Reading the Code — Genome Sequencing

2.1: The Human Genome Project — Biology's Moon Shot

On June 26, 2000, President Bill Clinton stood at a White House podium and declared, "Today we are learning the language in which God created life." He was announcing the near-completion of the Human Genome Project, the largest collaborative biological research effort in history. Launched in 1990, the project involved scientists across six countries — the US, UK, France, Germany, Japan, and China — working through roughly twenty institutions, took thirteen years, and cost approximately 2.7 billion dollars. Its goal: read every one of the three billion letters in the human genome and make the data freely available to the world.

The technology that powered it was Sanger sequencing, developed by Frederick Sanger in 1977. Sanger sequencing is accurate and reliable but slow and expensive. Each run reads about a thousand letters. Sequencing an entire genome this way is like reading a three-billion-word encyclopedia one sentence at a time. The first complete human genome cost hundreds of millions of dollars in direct sequencing costs.

The cost curve since then has been dramatic. By 2014, sequencing a human genome had dropped to about one thousand dollars. By 2024, companies like Illumina and Element Biosciences were pushing toward two hundred dollars per genome. This decline has been faster than Moore's Law. During certain periods, sequencing costs halved every few months. When sequencing a genome costs less than a pair of running shoes, the question shifts from "Can we read the code?" to "What do we do with the information?"

2.2: How Modern Sequencing Works

The technology that replaced Sanger sequencing is called next-generation sequencing, or NGS. The dominant platform, made by Illumina, uses massively parallel sequencing. Instead of reading one stretch of DNA at a time, you shatter the genome into millions of tiny fragments, attach them to a glass surface called a flow cell, and read them all simultaneously using fluorescent cameras. Each fragment is about one hundred and fifty letters long. A computer takes the overlapping fragments and stitches them back together, reconstructing the original sequence. It is like photocopying a book a million times, cutting each copy into random sentences, and using a computer to reconstruct the order by matching overlapping phrases.

A newer generation, third-generation or long-read sequencing, takes a different approach. Pacific Biosciences (PacBio) can read individual DNA molecules ten thousand to one hundred thousand letters long in a single pass. Oxford Nanopore Technologies' MinION, roughly the size of a USB stick, reads DNA by threading it through a molecular pore and measuring electrical current changes. Long-read sequencing is particularly valuable for resolving complex genomic regions that short reads cannot untangle, like repetitive sequences or structural rearrangements common in cancer.
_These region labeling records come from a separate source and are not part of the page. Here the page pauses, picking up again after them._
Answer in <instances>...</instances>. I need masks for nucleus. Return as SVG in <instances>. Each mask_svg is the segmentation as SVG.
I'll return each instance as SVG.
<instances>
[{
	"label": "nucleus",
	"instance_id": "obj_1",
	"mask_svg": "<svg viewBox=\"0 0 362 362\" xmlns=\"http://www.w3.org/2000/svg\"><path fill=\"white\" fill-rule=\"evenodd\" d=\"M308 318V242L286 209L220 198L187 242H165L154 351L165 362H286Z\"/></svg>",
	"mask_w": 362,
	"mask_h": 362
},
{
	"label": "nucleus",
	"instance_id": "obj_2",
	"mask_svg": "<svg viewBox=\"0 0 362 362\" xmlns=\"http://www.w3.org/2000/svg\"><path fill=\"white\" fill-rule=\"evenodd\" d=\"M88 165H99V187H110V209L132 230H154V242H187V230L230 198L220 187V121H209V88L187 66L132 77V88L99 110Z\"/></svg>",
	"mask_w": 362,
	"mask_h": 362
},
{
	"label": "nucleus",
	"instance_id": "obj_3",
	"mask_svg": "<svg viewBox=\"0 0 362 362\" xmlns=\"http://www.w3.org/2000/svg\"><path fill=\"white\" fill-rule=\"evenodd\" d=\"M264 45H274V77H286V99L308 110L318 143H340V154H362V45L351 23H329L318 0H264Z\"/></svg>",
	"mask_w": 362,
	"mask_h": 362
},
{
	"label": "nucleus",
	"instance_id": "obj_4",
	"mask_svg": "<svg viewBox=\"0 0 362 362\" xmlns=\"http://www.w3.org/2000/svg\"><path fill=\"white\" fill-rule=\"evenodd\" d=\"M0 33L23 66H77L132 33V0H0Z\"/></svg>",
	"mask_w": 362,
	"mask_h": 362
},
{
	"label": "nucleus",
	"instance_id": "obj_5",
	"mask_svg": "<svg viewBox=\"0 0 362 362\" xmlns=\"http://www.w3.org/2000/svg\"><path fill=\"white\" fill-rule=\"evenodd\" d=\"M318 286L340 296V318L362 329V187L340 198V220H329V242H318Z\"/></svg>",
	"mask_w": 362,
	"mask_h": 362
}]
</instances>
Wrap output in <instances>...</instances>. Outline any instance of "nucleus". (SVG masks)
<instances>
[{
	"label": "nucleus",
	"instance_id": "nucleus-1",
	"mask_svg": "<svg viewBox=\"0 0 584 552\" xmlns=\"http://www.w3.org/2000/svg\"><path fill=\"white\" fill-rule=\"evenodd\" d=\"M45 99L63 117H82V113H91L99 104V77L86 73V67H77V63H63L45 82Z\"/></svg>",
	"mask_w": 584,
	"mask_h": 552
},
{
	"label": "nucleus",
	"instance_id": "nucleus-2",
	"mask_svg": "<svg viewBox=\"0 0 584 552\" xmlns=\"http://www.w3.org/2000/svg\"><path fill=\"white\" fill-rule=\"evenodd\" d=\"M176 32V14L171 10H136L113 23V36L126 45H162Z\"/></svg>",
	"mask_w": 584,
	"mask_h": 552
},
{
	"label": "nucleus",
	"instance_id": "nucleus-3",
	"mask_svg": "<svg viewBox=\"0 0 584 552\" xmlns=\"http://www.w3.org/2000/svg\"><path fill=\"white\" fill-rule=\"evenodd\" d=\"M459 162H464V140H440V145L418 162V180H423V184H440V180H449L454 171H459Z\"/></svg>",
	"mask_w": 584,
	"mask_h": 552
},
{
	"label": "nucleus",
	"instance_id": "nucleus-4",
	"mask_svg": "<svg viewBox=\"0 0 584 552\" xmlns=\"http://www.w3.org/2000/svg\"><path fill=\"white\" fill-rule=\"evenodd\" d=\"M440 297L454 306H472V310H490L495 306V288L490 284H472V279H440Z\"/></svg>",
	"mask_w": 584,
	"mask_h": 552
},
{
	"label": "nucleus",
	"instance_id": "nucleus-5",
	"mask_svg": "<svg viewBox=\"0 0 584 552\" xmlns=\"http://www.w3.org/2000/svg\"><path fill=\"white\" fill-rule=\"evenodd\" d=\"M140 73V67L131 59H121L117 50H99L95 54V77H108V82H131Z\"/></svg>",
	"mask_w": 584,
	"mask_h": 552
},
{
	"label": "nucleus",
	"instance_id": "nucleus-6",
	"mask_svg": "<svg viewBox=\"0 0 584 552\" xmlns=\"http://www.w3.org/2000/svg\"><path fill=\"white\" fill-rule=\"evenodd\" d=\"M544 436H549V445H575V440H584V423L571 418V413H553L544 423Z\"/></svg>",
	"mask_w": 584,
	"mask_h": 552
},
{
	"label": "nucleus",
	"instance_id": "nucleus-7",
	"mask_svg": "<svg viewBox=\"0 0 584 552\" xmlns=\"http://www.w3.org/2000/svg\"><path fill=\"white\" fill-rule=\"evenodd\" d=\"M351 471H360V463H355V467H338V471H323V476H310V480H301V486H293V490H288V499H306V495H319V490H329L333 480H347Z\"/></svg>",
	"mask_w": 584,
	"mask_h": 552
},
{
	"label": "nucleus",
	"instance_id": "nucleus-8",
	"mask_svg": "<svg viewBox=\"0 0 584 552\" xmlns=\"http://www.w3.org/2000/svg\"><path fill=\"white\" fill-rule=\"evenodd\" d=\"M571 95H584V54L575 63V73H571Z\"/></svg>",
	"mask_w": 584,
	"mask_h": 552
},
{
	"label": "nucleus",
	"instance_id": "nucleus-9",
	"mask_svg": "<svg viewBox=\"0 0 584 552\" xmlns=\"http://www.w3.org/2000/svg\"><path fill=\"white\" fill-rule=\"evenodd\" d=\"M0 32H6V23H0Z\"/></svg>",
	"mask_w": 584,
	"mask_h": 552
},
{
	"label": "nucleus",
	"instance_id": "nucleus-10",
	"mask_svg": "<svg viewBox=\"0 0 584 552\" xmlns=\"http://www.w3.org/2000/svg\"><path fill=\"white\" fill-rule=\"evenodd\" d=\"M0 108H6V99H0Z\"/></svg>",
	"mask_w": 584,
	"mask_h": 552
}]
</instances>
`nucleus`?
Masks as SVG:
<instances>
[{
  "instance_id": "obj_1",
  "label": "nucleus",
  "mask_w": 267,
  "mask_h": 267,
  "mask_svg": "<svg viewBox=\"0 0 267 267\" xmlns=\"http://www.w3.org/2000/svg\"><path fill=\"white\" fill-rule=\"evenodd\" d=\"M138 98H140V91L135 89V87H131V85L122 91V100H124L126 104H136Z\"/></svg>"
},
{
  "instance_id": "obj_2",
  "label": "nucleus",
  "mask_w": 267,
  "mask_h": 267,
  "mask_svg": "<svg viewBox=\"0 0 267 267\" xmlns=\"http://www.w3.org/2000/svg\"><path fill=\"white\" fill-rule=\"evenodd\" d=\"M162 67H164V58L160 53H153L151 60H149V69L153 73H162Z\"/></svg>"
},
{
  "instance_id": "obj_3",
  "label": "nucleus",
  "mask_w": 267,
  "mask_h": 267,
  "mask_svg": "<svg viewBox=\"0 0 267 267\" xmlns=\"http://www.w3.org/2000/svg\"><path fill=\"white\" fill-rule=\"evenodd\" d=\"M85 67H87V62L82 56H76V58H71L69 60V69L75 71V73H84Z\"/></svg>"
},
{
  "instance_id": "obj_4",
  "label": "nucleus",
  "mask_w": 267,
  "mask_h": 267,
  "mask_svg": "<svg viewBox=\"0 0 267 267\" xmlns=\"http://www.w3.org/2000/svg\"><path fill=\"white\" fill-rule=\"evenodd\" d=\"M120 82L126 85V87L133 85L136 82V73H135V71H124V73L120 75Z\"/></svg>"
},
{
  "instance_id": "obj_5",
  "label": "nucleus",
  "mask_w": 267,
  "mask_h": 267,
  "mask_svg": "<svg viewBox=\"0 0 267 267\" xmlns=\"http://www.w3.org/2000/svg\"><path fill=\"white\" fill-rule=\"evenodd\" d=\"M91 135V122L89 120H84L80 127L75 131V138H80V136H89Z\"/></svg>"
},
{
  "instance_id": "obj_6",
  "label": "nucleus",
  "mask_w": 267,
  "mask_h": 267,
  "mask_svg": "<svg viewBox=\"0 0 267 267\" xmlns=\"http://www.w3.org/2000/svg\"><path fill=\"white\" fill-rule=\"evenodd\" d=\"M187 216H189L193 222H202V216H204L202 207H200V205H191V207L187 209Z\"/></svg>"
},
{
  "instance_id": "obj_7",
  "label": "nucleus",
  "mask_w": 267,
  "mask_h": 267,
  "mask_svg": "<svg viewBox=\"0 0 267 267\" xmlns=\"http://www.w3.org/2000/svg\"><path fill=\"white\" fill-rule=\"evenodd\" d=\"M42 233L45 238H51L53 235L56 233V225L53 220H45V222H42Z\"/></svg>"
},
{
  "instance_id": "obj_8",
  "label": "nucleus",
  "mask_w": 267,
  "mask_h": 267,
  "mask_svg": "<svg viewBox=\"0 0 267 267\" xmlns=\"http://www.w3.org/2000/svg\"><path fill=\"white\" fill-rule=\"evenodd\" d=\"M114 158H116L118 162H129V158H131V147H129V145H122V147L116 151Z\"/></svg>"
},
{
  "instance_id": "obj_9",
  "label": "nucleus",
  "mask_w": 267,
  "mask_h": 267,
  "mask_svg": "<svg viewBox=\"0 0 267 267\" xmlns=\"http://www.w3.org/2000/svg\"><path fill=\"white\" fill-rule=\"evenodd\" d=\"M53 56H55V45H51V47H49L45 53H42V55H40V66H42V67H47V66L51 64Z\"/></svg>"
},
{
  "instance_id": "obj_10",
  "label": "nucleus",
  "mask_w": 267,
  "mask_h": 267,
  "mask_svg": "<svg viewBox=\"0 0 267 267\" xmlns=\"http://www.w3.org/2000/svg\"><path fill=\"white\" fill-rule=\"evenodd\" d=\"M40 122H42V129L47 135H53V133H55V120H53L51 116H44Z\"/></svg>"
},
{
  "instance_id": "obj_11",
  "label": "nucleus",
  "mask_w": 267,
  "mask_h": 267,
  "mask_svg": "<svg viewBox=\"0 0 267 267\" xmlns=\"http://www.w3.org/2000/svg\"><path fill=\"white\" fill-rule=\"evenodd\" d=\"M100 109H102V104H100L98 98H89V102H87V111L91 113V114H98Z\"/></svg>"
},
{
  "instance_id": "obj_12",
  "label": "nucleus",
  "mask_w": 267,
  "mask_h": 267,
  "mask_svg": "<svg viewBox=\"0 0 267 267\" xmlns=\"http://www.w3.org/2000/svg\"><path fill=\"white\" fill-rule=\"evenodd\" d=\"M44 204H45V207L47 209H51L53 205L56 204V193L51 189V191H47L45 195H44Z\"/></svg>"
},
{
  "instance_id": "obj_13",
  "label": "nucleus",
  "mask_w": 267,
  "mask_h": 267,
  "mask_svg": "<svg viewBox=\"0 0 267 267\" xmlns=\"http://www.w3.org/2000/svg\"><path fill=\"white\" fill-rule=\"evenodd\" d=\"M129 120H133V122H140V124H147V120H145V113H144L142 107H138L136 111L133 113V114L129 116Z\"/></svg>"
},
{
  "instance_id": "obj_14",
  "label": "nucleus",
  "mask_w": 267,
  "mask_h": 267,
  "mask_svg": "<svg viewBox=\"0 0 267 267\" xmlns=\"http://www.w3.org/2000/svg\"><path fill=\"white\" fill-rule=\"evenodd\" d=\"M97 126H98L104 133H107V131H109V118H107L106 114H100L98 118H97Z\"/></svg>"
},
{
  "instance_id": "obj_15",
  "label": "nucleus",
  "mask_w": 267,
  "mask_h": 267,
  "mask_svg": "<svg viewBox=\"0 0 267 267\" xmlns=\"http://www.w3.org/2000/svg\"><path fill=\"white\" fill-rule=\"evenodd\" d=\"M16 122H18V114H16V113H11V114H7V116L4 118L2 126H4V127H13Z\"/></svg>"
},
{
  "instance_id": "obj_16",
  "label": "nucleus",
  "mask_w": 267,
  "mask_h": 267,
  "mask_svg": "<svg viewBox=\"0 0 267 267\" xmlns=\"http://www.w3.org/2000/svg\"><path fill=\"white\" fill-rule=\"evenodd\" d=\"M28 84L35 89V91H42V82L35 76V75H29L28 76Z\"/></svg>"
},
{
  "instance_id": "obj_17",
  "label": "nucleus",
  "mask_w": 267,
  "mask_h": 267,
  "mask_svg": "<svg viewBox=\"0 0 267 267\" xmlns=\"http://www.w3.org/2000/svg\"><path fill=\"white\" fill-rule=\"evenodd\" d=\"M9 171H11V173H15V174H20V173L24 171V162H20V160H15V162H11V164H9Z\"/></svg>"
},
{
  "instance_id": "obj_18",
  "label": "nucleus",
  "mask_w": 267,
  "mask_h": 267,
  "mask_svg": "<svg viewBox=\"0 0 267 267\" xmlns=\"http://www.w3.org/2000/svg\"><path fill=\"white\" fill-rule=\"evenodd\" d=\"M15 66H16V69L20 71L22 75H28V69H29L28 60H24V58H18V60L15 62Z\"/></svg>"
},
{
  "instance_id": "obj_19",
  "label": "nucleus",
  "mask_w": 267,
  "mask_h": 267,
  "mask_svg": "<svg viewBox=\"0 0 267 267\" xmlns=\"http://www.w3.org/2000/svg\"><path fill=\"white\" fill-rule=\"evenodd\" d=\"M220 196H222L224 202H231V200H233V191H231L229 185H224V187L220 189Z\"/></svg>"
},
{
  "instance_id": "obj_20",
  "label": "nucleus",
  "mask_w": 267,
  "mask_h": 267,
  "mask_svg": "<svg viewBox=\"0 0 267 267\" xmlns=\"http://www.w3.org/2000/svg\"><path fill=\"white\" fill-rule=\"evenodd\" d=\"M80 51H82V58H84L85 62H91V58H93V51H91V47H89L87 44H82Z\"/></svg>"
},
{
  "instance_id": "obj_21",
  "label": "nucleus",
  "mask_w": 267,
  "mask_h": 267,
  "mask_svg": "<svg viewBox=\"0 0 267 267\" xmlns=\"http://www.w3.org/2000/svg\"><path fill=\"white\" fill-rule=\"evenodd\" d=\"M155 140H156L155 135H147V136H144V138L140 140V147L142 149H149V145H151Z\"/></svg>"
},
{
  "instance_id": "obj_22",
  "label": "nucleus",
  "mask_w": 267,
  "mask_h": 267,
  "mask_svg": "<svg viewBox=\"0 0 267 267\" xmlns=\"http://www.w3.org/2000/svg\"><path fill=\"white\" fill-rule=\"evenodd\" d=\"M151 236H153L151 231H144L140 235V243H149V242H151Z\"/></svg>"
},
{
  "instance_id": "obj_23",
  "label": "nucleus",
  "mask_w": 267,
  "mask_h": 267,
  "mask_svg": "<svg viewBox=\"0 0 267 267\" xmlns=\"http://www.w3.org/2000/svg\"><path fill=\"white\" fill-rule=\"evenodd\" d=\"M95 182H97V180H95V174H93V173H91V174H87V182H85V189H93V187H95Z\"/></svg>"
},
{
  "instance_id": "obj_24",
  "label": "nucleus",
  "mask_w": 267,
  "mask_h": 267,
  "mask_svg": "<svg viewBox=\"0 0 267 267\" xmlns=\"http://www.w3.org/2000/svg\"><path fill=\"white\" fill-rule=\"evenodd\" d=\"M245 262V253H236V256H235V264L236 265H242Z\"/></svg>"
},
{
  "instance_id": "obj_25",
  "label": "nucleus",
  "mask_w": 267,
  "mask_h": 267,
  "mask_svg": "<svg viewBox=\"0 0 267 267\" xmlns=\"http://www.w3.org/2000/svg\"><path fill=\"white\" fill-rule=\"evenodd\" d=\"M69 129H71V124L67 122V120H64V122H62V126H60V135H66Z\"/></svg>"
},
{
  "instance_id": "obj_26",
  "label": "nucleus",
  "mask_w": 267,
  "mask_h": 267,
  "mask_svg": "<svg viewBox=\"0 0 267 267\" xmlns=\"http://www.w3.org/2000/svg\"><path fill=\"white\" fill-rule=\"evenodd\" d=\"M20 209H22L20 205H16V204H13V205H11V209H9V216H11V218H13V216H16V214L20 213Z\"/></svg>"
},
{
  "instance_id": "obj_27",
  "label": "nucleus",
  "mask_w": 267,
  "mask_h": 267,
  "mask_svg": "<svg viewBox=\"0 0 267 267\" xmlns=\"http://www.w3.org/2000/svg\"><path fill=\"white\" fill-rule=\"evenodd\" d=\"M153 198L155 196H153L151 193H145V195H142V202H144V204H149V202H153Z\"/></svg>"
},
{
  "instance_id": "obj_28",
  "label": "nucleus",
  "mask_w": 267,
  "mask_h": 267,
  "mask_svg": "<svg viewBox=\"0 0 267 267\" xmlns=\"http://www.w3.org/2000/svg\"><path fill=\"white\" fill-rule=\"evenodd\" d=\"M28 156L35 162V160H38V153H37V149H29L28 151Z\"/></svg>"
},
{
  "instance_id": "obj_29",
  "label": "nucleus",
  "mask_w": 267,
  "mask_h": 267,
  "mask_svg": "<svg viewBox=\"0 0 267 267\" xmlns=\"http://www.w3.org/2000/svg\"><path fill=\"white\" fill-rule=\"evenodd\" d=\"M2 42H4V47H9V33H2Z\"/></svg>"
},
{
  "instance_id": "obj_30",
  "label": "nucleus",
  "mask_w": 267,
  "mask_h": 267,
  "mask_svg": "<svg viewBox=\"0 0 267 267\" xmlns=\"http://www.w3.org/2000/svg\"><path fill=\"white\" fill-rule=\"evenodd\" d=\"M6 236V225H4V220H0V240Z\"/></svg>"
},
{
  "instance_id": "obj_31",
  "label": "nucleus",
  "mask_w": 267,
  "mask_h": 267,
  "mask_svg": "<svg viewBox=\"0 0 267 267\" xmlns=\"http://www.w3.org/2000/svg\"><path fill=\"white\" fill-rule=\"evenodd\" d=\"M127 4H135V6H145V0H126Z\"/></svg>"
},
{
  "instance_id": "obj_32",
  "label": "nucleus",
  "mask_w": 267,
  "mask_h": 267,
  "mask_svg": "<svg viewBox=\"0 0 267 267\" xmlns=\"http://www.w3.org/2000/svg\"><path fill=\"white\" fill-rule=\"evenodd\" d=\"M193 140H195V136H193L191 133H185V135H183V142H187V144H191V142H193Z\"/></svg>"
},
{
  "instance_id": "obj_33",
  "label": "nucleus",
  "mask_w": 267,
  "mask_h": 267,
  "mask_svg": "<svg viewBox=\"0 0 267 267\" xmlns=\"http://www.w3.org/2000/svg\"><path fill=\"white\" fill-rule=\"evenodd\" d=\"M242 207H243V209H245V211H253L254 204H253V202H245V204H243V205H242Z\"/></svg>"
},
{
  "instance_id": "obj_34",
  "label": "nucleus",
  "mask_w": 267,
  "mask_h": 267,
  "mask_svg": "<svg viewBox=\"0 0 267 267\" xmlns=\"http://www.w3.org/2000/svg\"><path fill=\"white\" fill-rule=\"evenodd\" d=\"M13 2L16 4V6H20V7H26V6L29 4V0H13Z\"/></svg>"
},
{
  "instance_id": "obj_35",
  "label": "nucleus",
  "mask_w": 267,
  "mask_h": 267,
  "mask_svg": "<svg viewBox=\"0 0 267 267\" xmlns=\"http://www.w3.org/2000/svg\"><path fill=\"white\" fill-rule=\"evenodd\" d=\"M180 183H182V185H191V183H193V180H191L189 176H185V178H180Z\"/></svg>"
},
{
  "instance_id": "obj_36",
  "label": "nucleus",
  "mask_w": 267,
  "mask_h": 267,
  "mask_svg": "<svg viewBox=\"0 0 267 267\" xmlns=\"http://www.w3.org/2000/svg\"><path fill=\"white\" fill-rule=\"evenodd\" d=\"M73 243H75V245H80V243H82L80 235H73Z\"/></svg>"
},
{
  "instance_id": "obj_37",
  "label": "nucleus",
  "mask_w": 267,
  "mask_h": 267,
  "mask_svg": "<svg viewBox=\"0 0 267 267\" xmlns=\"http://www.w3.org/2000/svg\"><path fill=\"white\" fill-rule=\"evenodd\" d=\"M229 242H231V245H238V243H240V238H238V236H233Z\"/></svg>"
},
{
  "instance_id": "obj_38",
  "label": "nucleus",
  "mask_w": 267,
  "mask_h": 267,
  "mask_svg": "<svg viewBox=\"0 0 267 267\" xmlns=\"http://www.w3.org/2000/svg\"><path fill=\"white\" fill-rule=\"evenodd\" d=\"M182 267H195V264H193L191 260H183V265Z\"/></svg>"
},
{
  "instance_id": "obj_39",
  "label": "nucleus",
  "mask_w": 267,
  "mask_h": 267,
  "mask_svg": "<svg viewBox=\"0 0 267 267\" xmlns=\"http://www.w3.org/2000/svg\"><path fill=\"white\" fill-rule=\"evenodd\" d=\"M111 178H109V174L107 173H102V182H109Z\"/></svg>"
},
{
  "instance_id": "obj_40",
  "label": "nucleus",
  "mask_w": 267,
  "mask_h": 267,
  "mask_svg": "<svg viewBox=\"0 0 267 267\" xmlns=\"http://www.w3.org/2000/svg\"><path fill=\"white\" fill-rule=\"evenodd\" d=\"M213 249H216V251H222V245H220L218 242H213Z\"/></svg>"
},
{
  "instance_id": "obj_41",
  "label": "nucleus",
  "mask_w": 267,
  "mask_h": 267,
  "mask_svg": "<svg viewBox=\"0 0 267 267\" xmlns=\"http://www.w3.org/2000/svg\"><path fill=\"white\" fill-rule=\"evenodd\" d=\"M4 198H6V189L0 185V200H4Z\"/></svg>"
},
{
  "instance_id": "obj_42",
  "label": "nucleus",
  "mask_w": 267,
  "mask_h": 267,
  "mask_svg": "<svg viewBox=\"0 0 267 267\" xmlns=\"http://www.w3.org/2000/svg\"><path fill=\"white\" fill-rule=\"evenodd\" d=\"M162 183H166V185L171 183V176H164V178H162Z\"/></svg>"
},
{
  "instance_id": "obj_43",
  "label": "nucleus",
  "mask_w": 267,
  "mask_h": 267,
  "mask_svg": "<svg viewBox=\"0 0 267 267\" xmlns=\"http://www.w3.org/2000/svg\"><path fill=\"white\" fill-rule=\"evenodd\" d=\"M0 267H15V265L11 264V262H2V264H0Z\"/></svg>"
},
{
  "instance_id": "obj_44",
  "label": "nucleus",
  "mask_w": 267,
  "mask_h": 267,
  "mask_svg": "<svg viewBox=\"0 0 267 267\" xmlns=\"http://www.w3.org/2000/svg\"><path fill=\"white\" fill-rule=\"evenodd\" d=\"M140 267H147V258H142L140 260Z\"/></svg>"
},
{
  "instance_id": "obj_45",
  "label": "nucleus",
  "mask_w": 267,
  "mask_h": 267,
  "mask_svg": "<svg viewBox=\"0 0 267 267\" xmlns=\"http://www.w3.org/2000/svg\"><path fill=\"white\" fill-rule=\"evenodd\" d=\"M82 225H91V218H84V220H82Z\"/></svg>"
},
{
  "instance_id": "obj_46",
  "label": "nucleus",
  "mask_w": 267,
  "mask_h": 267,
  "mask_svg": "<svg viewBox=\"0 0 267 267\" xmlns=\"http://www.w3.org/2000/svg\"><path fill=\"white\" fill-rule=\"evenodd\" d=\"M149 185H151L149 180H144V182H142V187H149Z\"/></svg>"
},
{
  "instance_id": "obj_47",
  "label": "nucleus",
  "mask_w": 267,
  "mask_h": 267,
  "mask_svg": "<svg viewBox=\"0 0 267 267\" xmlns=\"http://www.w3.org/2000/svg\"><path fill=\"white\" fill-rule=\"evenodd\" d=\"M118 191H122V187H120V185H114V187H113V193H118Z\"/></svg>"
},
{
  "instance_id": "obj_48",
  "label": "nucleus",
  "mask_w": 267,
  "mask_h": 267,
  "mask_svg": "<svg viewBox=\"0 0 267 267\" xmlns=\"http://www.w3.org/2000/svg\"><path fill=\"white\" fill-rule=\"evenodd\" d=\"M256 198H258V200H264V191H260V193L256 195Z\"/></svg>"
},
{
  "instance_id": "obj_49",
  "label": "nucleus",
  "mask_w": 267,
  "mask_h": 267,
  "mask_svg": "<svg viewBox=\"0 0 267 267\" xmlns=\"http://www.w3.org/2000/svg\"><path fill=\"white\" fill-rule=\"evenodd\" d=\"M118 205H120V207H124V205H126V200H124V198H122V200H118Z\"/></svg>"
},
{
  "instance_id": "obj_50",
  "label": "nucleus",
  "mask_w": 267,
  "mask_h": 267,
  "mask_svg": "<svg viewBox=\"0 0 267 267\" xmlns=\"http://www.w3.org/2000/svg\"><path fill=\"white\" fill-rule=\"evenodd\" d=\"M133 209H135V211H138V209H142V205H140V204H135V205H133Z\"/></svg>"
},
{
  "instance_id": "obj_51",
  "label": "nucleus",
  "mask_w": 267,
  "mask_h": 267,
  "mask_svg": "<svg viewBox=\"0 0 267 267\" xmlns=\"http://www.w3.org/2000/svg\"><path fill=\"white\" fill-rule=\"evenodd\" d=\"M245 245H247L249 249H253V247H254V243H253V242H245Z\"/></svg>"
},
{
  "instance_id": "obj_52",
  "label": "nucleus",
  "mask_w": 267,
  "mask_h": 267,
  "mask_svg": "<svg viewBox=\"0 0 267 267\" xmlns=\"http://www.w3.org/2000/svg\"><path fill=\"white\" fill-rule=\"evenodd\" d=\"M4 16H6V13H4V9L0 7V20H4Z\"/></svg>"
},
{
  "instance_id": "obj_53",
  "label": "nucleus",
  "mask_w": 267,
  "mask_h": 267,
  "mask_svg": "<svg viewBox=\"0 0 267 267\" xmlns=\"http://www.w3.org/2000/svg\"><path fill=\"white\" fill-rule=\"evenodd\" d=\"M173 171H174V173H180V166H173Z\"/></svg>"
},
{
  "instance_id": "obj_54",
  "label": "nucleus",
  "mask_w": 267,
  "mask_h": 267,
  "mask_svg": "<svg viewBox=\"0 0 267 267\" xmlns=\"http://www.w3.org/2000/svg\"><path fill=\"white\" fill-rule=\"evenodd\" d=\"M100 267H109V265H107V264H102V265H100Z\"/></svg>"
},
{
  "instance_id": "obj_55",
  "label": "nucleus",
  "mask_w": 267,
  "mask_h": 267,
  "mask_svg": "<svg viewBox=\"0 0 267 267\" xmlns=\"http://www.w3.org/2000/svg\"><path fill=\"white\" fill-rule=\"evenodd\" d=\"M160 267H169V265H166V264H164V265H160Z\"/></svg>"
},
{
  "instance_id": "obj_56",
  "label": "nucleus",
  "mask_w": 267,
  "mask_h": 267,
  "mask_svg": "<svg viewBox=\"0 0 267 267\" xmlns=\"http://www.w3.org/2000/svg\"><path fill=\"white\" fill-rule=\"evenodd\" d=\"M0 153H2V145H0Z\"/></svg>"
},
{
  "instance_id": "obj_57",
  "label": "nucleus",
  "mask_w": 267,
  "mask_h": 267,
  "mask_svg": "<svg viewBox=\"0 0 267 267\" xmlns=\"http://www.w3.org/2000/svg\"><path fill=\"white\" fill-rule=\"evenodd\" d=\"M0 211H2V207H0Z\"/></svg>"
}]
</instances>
The horizon is a genome for under one hundred dollars, and companies like Element Biosciences are racing to get there. When a complete genome costs less than a pair of running shoes, routine genomic profiling at birth becomes feasible. Pharmacogenomics, tailoring drug prescriptions to your genetic makeup, becomes standard. For cancer patients, sequencing a tumor to identify its specific mutations becomes a baseline expectation, not a luxury.

2.3: What Rosie's Sequencing Revealed

When Conyngham brought Rosie's case to UNSW researchers, the first step was conceptually straightforward but technically demanding: sequence both the tumor and normal tissue, then compare. This paired tumor-normal sequencing is standard in cancer genomics. The cost was three thousand dollars at the UNSW Ramaciotti Centre for Genomics, unthinkable a decade ago, and likely a fraction of that within a few more years.

The raw data from sequencing is a massive text file in FASTQ format, containing billions of short DNA reads along with quality scores for each letter. The next step is computational: align those reads to a reference genome (the dog genome, in this case), then compare tumor reads to normal reads. This process, variant calling, uses tools like GATK's Mutect2 and Strelka. These algorithms distinguish real somatic mutations, changes in cancer cells only, from sequencing errors, germline variants, and noise. The output is a VCF file: the genetic fingerprint of Rosie's cancer.

But a mutation list is just the start. Rosie's tumor had thousands of mutations, and the question was: which produce proteins the immune system can recognize and attack? Not all mutations yield neoantigens. The mutated protein has to be expressed, chopped into the right-sized fragments, and displayed on the cell surface where T-cells can see it. Finding those needles in the haystack requires a computational pipeline drawing on protein structure prediction, immune binding algorithms, and careful ranking. AI became not just helpful but essential.